— Begin Extracted text —

We claim the answer is 2047; in general, f(n) is odd iff $n=2^k-1$, which will be proved by induction, by taking mod 2; check manually that f(0)=1,f(1)=1,f(2)=0,f(3)=1 mod 2. The key is that $f(n)=f(n-1)+f(n-2)+f(n-4)+...+f(n-2^{\lfloor\log_2n\rfloor})$ by caseworking on where the extra numbers are appended. Then, it follows by induction $$n=2^k-1\implies f(2^k-1)=f(n-1)+...+f(2^k-1-2^{k-1})\equiv1\pmod 2,$$while if for some $j\ne i$ we have $n-2^i=2^j-1$ (meaning $f(n-2^i)\equiv1\pmod 2$) then it can be paired with $n-2^j=2^i-1$; in particular, each of the f(...) that are 1 mod 2 are paired up, so that f(n) overall will be 0 mod 2 since there are an even number of 1 mod 2s. Note that if i=j then indeed n is of the form $2^k-1$.

— End Extracted text —
— Begin Information supplied —

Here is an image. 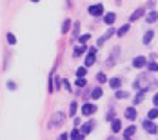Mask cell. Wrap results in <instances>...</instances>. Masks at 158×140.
<instances>
[{"label":"cell","instance_id":"obj_1","mask_svg":"<svg viewBox=\"0 0 158 140\" xmlns=\"http://www.w3.org/2000/svg\"><path fill=\"white\" fill-rule=\"evenodd\" d=\"M153 84H155V80L151 78V73H142V75H138L133 80V87L136 91H143V93H147Z\"/></svg>","mask_w":158,"mask_h":140},{"label":"cell","instance_id":"obj_2","mask_svg":"<svg viewBox=\"0 0 158 140\" xmlns=\"http://www.w3.org/2000/svg\"><path fill=\"white\" fill-rule=\"evenodd\" d=\"M118 60H120V47L116 46V47H113V49H111L109 57L106 58V66L111 69V67H114V66H116Z\"/></svg>","mask_w":158,"mask_h":140},{"label":"cell","instance_id":"obj_3","mask_svg":"<svg viewBox=\"0 0 158 140\" xmlns=\"http://www.w3.org/2000/svg\"><path fill=\"white\" fill-rule=\"evenodd\" d=\"M64 120H65V113H64V111H56V113L53 115L51 122H49V129H53V127H58V125H62V124H64Z\"/></svg>","mask_w":158,"mask_h":140},{"label":"cell","instance_id":"obj_4","mask_svg":"<svg viewBox=\"0 0 158 140\" xmlns=\"http://www.w3.org/2000/svg\"><path fill=\"white\" fill-rule=\"evenodd\" d=\"M87 13L91 16H104L106 11H104V4H93L87 7Z\"/></svg>","mask_w":158,"mask_h":140},{"label":"cell","instance_id":"obj_5","mask_svg":"<svg viewBox=\"0 0 158 140\" xmlns=\"http://www.w3.org/2000/svg\"><path fill=\"white\" fill-rule=\"evenodd\" d=\"M96 53H98V47H89L87 57H85V62H84L85 67H91V66L96 62Z\"/></svg>","mask_w":158,"mask_h":140},{"label":"cell","instance_id":"obj_6","mask_svg":"<svg viewBox=\"0 0 158 140\" xmlns=\"http://www.w3.org/2000/svg\"><path fill=\"white\" fill-rule=\"evenodd\" d=\"M142 125H143V129H145V133H147V135H156V133H158L156 124H155L153 120H149V118H145V120L142 122Z\"/></svg>","mask_w":158,"mask_h":140},{"label":"cell","instance_id":"obj_7","mask_svg":"<svg viewBox=\"0 0 158 140\" xmlns=\"http://www.w3.org/2000/svg\"><path fill=\"white\" fill-rule=\"evenodd\" d=\"M147 57H143V55H138V57H135L133 58V62H131V66L135 67V69H142V67H145L147 66Z\"/></svg>","mask_w":158,"mask_h":140},{"label":"cell","instance_id":"obj_8","mask_svg":"<svg viewBox=\"0 0 158 140\" xmlns=\"http://www.w3.org/2000/svg\"><path fill=\"white\" fill-rule=\"evenodd\" d=\"M136 131H138V127H136L135 124L127 125V127H124V129H122V138H129V140H131L135 135H136Z\"/></svg>","mask_w":158,"mask_h":140},{"label":"cell","instance_id":"obj_9","mask_svg":"<svg viewBox=\"0 0 158 140\" xmlns=\"http://www.w3.org/2000/svg\"><path fill=\"white\" fill-rule=\"evenodd\" d=\"M96 106L93 102H85L84 106H82V115H85V117H91V115H95L96 113Z\"/></svg>","mask_w":158,"mask_h":140},{"label":"cell","instance_id":"obj_10","mask_svg":"<svg viewBox=\"0 0 158 140\" xmlns=\"http://www.w3.org/2000/svg\"><path fill=\"white\" fill-rule=\"evenodd\" d=\"M142 16H145V7H136V9L131 13V16H129V24H131V22H136V20H140Z\"/></svg>","mask_w":158,"mask_h":140},{"label":"cell","instance_id":"obj_11","mask_svg":"<svg viewBox=\"0 0 158 140\" xmlns=\"http://www.w3.org/2000/svg\"><path fill=\"white\" fill-rule=\"evenodd\" d=\"M124 117H126L127 120H136V117H138V109L135 108V106L126 108V111H124Z\"/></svg>","mask_w":158,"mask_h":140},{"label":"cell","instance_id":"obj_12","mask_svg":"<svg viewBox=\"0 0 158 140\" xmlns=\"http://www.w3.org/2000/svg\"><path fill=\"white\" fill-rule=\"evenodd\" d=\"M93 127H95V120H89V122L82 124V125L78 127V129H80V133H82V135L85 137V135H89V133L93 131Z\"/></svg>","mask_w":158,"mask_h":140},{"label":"cell","instance_id":"obj_13","mask_svg":"<svg viewBox=\"0 0 158 140\" xmlns=\"http://www.w3.org/2000/svg\"><path fill=\"white\" fill-rule=\"evenodd\" d=\"M122 80H124L122 77H113V78H109V82H107V84H109V87H111V89L118 91V89L122 87Z\"/></svg>","mask_w":158,"mask_h":140},{"label":"cell","instance_id":"obj_14","mask_svg":"<svg viewBox=\"0 0 158 140\" xmlns=\"http://www.w3.org/2000/svg\"><path fill=\"white\" fill-rule=\"evenodd\" d=\"M145 22L147 24H155V22H158V11L156 9H153V11H149V13H145Z\"/></svg>","mask_w":158,"mask_h":140},{"label":"cell","instance_id":"obj_15","mask_svg":"<svg viewBox=\"0 0 158 140\" xmlns=\"http://www.w3.org/2000/svg\"><path fill=\"white\" fill-rule=\"evenodd\" d=\"M113 35H114V29H107V33H106L104 36H100V38L96 40V46H98V47H100V46H104V44H106V40H109V38L113 36Z\"/></svg>","mask_w":158,"mask_h":140},{"label":"cell","instance_id":"obj_16","mask_svg":"<svg viewBox=\"0 0 158 140\" xmlns=\"http://www.w3.org/2000/svg\"><path fill=\"white\" fill-rule=\"evenodd\" d=\"M153 38H155V31H153V29H149V31H145V33H143V38H142L143 46H149V44L153 42Z\"/></svg>","mask_w":158,"mask_h":140},{"label":"cell","instance_id":"obj_17","mask_svg":"<svg viewBox=\"0 0 158 140\" xmlns=\"http://www.w3.org/2000/svg\"><path fill=\"white\" fill-rule=\"evenodd\" d=\"M104 22H106V26H113V24L116 22V13H113V11L106 13V15H104Z\"/></svg>","mask_w":158,"mask_h":140},{"label":"cell","instance_id":"obj_18","mask_svg":"<svg viewBox=\"0 0 158 140\" xmlns=\"http://www.w3.org/2000/svg\"><path fill=\"white\" fill-rule=\"evenodd\" d=\"M129 29H131V24H124V26H120V28L116 29V36H118V38L126 36L127 33H129Z\"/></svg>","mask_w":158,"mask_h":140},{"label":"cell","instance_id":"obj_19","mask_svg":"<svg viewBox=\"0 0 158 140\" xmlns=\"http://www.w3.org/2000/svg\"><path fill=\"white\" fill-rule=\"evenodd\" d=\"M111 131H113V133H120V131H122V120H120V118H114V120L111 122Z\"/></svg>","mask_w":158,"mask_h":140},{"label":"cell","instance_id":"obj_20","mask_svg":"<svg viewBox=\"0 0 158 140\" xmlns=\"http://www.w3.org/2000/svg\"><path fill=\"white\" fill-rule=\"evenodd\" d=\"M102 95H104L102 87H93V89L89 91V96H91L93 100H98V98H102Z\"/></svg>","mask_w":158,"mask_h":140},{"label":"cell","instance_id":"obj_21","mask_svg":"<svg viewBox=\"0 0 158 140\" xmlns=\"http://www.w3.org/2000/svg\"><path fill=\"white\" fill-rule=\"evenodd\" d=\"M143 98H145V93H143V91H138V93H136L135 96H133V106L136 108L138 104H142V102H143Z\"/></svg>","mask_w":158,"mask_h":140},{"label":"cell","instance_id":"obj_22","mask_svg":"<svg viewBox=\"0 0 158 140\" xmlns=\"http://www.w3.org/2000/svg\"><path fill=\"white\" fill-rule=\"evenodd\" d=\"M85 51H89V49H87L85 46H82V44H78V46L75 47V51H73V57H75V58H78V57H82Z\"/></svg>","mask_w":158,"mask_h":140},{"label":"cell","instance_id":"obj_23","mask_svg":"<svg viewBox=\"0 0 158 140\" xmlns=\"http://www.w3.org/2000/svg\"><path fill=\"white\" fill-rule=\"evenodd\" d=\"M69 140H84V135L80 133V129L78 127H75L71 133H69Z\"/></svg>","mask_w":158,"mask_h":140},{"label":"cell","instance_id":"obj_24","mask_svg":"<svg viewBox=\"0 0 158 140\" xmlns=\"http://www.w3.org/2000/svg\"><path fill=\"white\" fill-rule=\"evenodd\" d=\"M96 82H98V84H106V82H109V80H107V75H106L104 71H98V73H96Z\"/></svg>","mask_w":158,"mask_h":140},{"label":"cell","instance_id":"obj_25","mask_svg":"<svg viewBox=\"0 0 158 140\" xmlns=\"http://www.w3.org/2000/svg\"><path fill=\"white\" fill-rule=\"evenodd\" d=\"M147 71L149 73H158V62H155V60L147 62Z\"/></svg>","mask_w":158,"mask_h":140},{"label":"cell","instance_id":"obj_26","mask_svg":"<svg viewBox=\"0 0 158 140\" xmlns=\"http://www.w3.org/2000/svg\"><path fill=\"white\" fill-rule=\"evenodd\" d=\"M147 118H149V120L158 118V108H151L149 109V111H147Z\"/></svg>","mask_w":158,"mask_h":140},{"label":"cell","instance_id":"obj_27","mask_svg":"<svg viewBox=\"0 0 158 140\" xmlns=\"http://www.w3.org/2000/svg\"><path fill=\"white\" fill-rule=\"evenodd\" d=\"M85 75H87V67L80 66L78 69H77V78H85Z\"/></svg>","mask_w":158,"mask_h":140},{"label":"cell","instance_id":"obj_28","mask_svg":"<svg viewBox=\"0 0 158 140\" xmlns=\"http://www.w3.org/2000/svg\"><path fill=\"white\" fill-rule=\"evenodd\" d=\"M69 29H71V18H65L62 24V33L65 35V33H69Z\"/></svg>","mask_w":158,"mask_h":140},{"label":"cell","instance_id":"obj_29","mask_svg":"<svg viewBox=\"0 0 158 140\" xmlns=\"http://www.w3.org/2000/svg\"><path fill=\"white\" fill-rule=\"evenodd\" d=\"M114 96H116L118 100H124V98H129V93H127V91H124V89H118V91L114 93Z\"/></svg>","mask_w":158,"mask_h":140},{"label":"cell","instance_id":"obj_30","mask_svg":"<svg viewBox=\"0 0 158 140\" xmlns=\"http://www.w3.org/2000/svg\"><path fill=\"white\" fill-rule=\"evenodd\" d=\"M89 38H91V35H89V33H84V35H80L78 42H80V44H82V46H85V44L89 42Z\"/></svg>","mask_w":158,"mask_h":140},{"label":"cell","instance_id":"obj_31","mask_svg":"<svg viewBox=\"0 0 158 140\" xmlns=\"http://www.w3.org/2000/svg\"><path fill=\"white\" fill-rule=\"evenodd\" d=\"M106 120H107V122H113V120H114V108H113V106H111L109 111L106 113Z\"/></svg>","mask_w":158,"mask_h":140},{"label":"cell","instance_id":"obj_32","mask_svg":"<svg viewBox=\"0 0 158 140\" xmlns=\"http://www.w3.org/2000/svg\"><path fill=\"white\" fill-rule=\"evenodd\" d=\"M75 86L77 87H85L87 86V80L85 78H75Z\"/></svg>","mask_w":158,"mask_h":140},{"label":"cell","instance_id":"obj_33","mask_svg":"<svg viewBox=\"0 0 158 140\" xmlns=\"http://www.w3.org/2000/svg\"><path fill=\"white\" fill-rule=\"evenodd\" d=\"M77 108H78V104H77V102H71V106H69V115H71V117L77 115Z\"/></svg>","mask_w":158,"mask_h":140},{"label":"cell","instance_id":"obj_34","mask_svg":"<svg viewBox=\"0 0 158 140\" xmlns=\"http://www.w3.org/2000/svg\"><path fill=\"white\" fill-rule=\"evenodd\" d=\"M80 35V22H77L75 26H73V38H77Z\"/></svg>","mask_w":158,"mask_h":140},{"label":"cell","instance_id":"obj_35","mask_svg":"<svg viewBox=\"0 0 158 140\" xmlns=\"http://www.w3.org/2000/svg\"><path fill=\"white\" fill-rule=\"evenodd\" d=\"M7 42H9V46H13L16 42V36L13 35V33H7Z\"/></svg>","mask_w":158,"mask_h":140},{"label":"cell","instance_id":"obj_36","mask_svg":"<svg viewBox=\"0 0 158 140\" xmlns=\"http://www.w3.org/2000/svg\"><path fill=\"white\" fill-rule=\"evenodd\" d=\"M155 4H156V0H147V2H145V6L149 7V11H153V9H155Z\"/></svg>","mask_w":158,"mask_h":140},{"label":"cell","instance_id":"obj_37","mask_svg":"<svg viewBox=\"0 0 158 140\" xmlns=\"http://www.w3.org/2000/svg\"><path fill=\"white\" fill-rule=\"evenodd\" d=\"M60 86H62V78H60V77H55V89H58Z\"/></svg>","mask_w":158,"mask_h":140},{"label":"cell","instance_id":"obj_38","mask_svg":"<svg viewBox=\"0 0 158 140\" xmlns=\"http://www.w3.org/2000/svg\"><path fill=\"white\" fill-rule=\"evenodd\" d=\"M56 140H69V133H62V135H58V138Z\"/></svg>","mask_w":158,"mask_h":140},{"label":"cell","instance_id":"obj_39","mask_svg":"<svg viewBox=\"0 0 158 140\" xmlns=\"http://www.w3.org/2000/svg\"><path fill=\"white\" fill-rule=\"evenodd\" d=\"M153 106L158 108V93H155V96H153Z\"/></svg>","mask_w":158,"mask_h":140},{"label":"cell","instance_id":"obj_40","mask_svg":"<svg viewBox=\"0 0 158 140\" xmlns=\"http://www.w3.org/2000/svg\"><path fill=\"white\" fill-rule=\"evenodd\" d=\"M7 87L13 91V89H16V84H15V82H7Z\"/></svg>","mask_w":158,"mask_h":140},{"label":"cell","instance_id":"obj_41","mask_svg":"<svg viewBox=\"0 0 158 140\" xmlns=\"http://www.w3.org/2000/svg\"><path fill=\"white\" fill-rule=\"evenodd\" d=\"M73 124H75V127H78V125H80V118H75V120H73Z\"/></svg>","mask_w":158,"mask_h":140},{"label":"cell","instance_id":"obj_42","mask_svg":"<svg viewBox=\"0 0 158 140\" xmlns=\"http://www.w3.org/2000/svg\"><path fill=\"white\" fill-rule=\"evenodd\" d=\"M31 2H40V0H31Z\"/></svg>","mask_w":158,"mask_h":140},{"label":"cell","instance_id":"obj_43","mask_svg":"<svg viewBox=\"0 0 158 140\" xmlns=\"http://www.w3.org/2000/svg\"><path fill=\"white\" fill-rule=\"evenodd\" d=\"M122 140H129V138H122Z\"/></svg>","mask_w":158,"mask_h":140}]
</instances>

— End Information supplied —

Problem set >>
1/ According to the proof, for which values of n is f(n) odd?
2/ Reproduce word for word the part of the proof between "We claim the" and "the form $2^k-1$.", inclusive.

Solutions to the problems >>
1/ f(n) is odd if and only if n = 2^k − 1.

2/
We claim the answer is 2047; in general, f(n) is odd iff $n=2^k-1$, which will be proved by induction, by taking mod 2; check manually that f(0)=1,f(1)=1,f(2)=0,f(3)=1 mod 2. The key is that $f(n)=f(n-1)+f(n-2)+f(n-4)+...+f(n-2^{\lfloor\log_2n\rfloor})$ by caseworking on where the extra numbers are appended. Then, it follows by induction $$n=2^k-1\implies f(2^k-1)=f(n-1)+...+f(2^k-1-2^{k-1})\equiv1\pmod 2,$$while if for some $j\ne i$ we have $n-2^i=2^j-1$ (meaning $f(n-2^i)\equiv1\pmod 2$) then it can be paired with $n-2^j=2^i-1$; in particular, each of the f(...) that are 1 mod 2 are paired up, so that f(n) overall will be 0 mod 2 since there are an even number of 1 mod 2s. Note that if i=j then indeed n is of the form $2^k-1$.